- WORK TO COMPLETE: Type out every line of the data again, exactly.

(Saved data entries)
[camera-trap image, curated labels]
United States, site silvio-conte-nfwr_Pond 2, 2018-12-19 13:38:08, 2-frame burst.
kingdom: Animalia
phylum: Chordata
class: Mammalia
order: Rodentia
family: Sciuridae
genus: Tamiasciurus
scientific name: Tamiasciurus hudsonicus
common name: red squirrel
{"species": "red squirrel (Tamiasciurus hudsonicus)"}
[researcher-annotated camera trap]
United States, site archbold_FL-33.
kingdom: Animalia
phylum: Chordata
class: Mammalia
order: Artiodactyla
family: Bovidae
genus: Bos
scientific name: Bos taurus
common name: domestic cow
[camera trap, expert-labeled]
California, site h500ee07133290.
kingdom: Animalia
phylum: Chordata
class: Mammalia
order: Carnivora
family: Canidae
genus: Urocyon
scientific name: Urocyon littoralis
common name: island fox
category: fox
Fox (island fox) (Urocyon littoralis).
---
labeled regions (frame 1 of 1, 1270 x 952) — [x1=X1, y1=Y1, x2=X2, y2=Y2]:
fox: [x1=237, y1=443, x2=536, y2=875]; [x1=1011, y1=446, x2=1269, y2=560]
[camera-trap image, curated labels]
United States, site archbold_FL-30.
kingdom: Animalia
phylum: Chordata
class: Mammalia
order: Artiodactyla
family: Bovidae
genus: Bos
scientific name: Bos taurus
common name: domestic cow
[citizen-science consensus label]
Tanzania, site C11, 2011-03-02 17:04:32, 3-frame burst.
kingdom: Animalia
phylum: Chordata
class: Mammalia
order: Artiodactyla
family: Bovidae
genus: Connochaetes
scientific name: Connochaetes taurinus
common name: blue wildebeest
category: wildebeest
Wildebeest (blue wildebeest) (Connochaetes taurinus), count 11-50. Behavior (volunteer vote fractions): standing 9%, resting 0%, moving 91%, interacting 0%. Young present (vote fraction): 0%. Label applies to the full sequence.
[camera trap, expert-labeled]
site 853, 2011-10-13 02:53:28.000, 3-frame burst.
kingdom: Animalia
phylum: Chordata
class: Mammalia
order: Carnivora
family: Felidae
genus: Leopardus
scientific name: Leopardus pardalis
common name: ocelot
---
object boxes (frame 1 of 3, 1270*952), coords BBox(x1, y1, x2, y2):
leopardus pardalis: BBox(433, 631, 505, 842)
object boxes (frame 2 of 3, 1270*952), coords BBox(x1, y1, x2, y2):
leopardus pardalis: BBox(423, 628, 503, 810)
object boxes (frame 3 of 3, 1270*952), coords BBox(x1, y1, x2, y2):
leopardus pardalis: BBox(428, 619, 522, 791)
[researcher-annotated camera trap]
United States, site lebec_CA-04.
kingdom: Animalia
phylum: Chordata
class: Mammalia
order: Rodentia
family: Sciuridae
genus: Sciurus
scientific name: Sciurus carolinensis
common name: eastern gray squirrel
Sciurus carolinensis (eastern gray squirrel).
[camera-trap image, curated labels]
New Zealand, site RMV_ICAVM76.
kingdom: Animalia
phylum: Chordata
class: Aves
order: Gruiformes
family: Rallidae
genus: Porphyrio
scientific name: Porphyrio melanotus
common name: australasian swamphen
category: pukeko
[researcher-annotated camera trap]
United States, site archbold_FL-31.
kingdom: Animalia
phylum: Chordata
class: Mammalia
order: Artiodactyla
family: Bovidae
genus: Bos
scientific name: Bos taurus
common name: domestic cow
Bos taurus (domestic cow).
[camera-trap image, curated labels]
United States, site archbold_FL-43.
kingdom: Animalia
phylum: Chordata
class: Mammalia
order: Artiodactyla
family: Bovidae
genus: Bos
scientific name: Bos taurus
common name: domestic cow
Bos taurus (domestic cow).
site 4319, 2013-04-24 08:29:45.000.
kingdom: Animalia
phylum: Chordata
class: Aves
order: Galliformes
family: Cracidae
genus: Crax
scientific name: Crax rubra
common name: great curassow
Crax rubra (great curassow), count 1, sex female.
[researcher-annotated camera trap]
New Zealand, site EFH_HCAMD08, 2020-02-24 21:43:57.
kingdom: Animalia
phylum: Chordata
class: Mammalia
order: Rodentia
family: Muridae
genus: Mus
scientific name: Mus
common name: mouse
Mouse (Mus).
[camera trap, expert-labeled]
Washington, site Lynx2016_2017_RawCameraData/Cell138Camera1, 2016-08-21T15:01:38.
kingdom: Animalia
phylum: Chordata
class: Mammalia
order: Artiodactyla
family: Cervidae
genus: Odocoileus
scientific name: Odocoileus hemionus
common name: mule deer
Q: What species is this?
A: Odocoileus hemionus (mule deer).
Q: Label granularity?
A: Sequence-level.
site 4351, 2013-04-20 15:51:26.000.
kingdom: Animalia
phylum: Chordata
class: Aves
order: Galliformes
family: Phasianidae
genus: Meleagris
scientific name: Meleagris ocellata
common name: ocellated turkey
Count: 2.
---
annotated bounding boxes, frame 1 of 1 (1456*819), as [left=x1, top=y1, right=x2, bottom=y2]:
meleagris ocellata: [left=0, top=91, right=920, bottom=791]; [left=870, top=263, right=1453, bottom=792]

- RESULT:
[camera-trap image, curated labels]
United States, site silvio-conte-nfwr_Pond 2, 2018-12-19 13:38:08, 2-frame burst.
kingdom: Animalia
phylum: Chordata
class: Mammalia
order: Rodentia
family: Sciuridae
genus: Tamiasciurus
scientific name: Tamiasciurus hudsonicus
common name: red squirrel
{"species": "red squirrel (Tamiasciurus hudsonicus)"}
[researcher-annotated camera trap]
United States, site archbold_FL-33.
kingdom: Animalia
phylum: Chordata
class: Mammalia
order: Artiodactyla
family: Bovidae
genus: Bos
scientific name: Bos taurus
common name: domestic cow
[camera trap, expert-labeled]
California, site h500ee07133290.
kingdom: Animalia
phylum: Chordata
class: Mammalia
order: Carnivora
family: Canidae
genus: Urocyon
scientific name: Urocyon littoralis
common name: island fox
category: fox
Fox (island fox) (Urocyon littoralis).
---
labeled regions (frame 1 of 1, 1270 x 952) — [x1=X1, y1=Y1, x2=X2, y2=Y2]:
fox: [x1=237, y1=443, x2=536, y2=875]; [x1=1011, y1=446, x2=1269, y2=560]
[camera-trap image, curated labels]
United States, site archbold_FL-30.
kingdom: Animalia
phylum: Chordata
class: Mammalia
order: Artiodactyla
family: Bovidae
genus: Bos
scientific name: Bos taurus
common name: domestic cow
[citizen-science consensus label]
Tanzania, site C11, 2011-03-02 17:04:32, 3-frame burst.
kingdom: Animalia
phylum: Chordata
class: Mammalia
order: Artiodactyla
family: Bovidae
genus: Connochaetes
scientific name: Connochaetes taurinus
common name: blue wildebeest
category: wildebeest
Wildebeest (blue wildebeest) (Connochaetes taurinus), count 11-50. Behavior (volunteer vote fractions): standing 9%, resting 0%, moving 91%, interacting 0%. Young present (vote fraction): 0%. Label applies to the full sequence.
[camera trap, expert-labeled]
site 853, 2011-10-13 02:53:28.000, 3-frame burst.
kingdom: Animalia
phylum: Chordata
class: Mammalia
order: Carnivora
family: Felidae
genus: Leopardus
scientific name: Leopardus pardalis
common name: ocelot
---
object boxes (frame 1 of 3, 1270*952), coords BBox(x1, y1, x2, y2):
leopardus pardalis: BBox(433, 631, 505, 842)
object boxes (frame 2 of 3, 1270*952), coords BBox(x1, y1, x2, y2):
leopardus pardalis: BBox(423, 628, 503, 810)
object boxes (frame 3 of 3, 1270*952), coords BBox(x1, y1, x2, y2):
leopardus pardalis: BBox(428, 619, 522, 791)
[researcher-annotated camera trap]
United States, site lebec_CA-04.
kingdom: Animalia
phylum: Chordata
class: Mammalia
order: Rodentia
family: Sciuridae
genus: Sciurus
scientific name: Sciurus carolinensis
common name: eastern gray squirrel
Sciurus carolinensis (eastern gray squirrel).
[camera-trap image, curated labels]
New Zealand, site RMV_ICAVM76.
kingdom: Animalia
phylum: Chordata
class: Aves
order: Gruiformes
family: Rallidae
genus: Porphyrio
scientific name: Porphyrio melanotus
common name: australasian swamphen
category: pukeko
[researcher-annotated camera trap]
United States, site archbold_FL-31.
kingdom: Animalia
phylum: Chordata
class: Mammalia
order: Artiodactyla
family: Bovidae
genus: Bos
scientific name: Bos taurus
common name: domestic cow
Bos taurus (domestic cow).
[camera-trap image, curated labels]
United States, site archbold_FL-43.
kingdom: Animalia
phylum: Chordata
class: Mammalia
order: Artiodactyla
family: Bovidae
genus: Bos
scientific name: Bos taurus
common name: domestic cow
Bos taurus (domestic cow).
site 4319, 2013-04-24 08:29:45.000.
kingdom: Animalia
phylum: Chordata
class: Aves
order: Galliformes
family: Cracidae
genus: Crax
scientific name: Crax rubra
common name: great curassow
Crax rubra (great curassow), count 1, sex female.
[researcher-annotated camera trap]
New Zealand, site EFH_HCAMD08, 2020-02-24 21:43:57.
kingdom: Animalia
phylum: Chordata
class: Mammalia
order: Rodentia
family: Muridae
genus: Mus
scientific name: Mus
common name: mouse
Mouse (Mus).
[camera trap, expert-labeled]
Washington, site Lynx2016_2017_RawCameraData/Cell138Camera1, 2016-08-21T15:01:38.
kingdom: Animalia
phylum: Chordata
class: Mammalia
order: Artiodactyla
family: Cervidae
genus: Odocoileus
scientific name: Odocoileus hemionus
common name: mule deer
Q: What species is this?
A: Odocoileus hemionus (mule deer).
Q: Label granularity?
A: Sequence-level.
site 4351, 2013-04-20 15:51:26.000.
kingdom: Animalia
phylum: Chordata
class: Aves
order: Galliformes
family: Phasianidae
genus: Meleagris
scientific name: Meleagris ocellata
common name: ocellated turkey
Count: 2.
---
annotated bounding boxes, frame 1 of 1 (1456*819), as [left=x1, top=y1, right=x2, bottom=y2]:
meleagris ocellata: [left=0, top=91, right=920, bottom=791]; [left=870, top=263, right=1453, bottom=792]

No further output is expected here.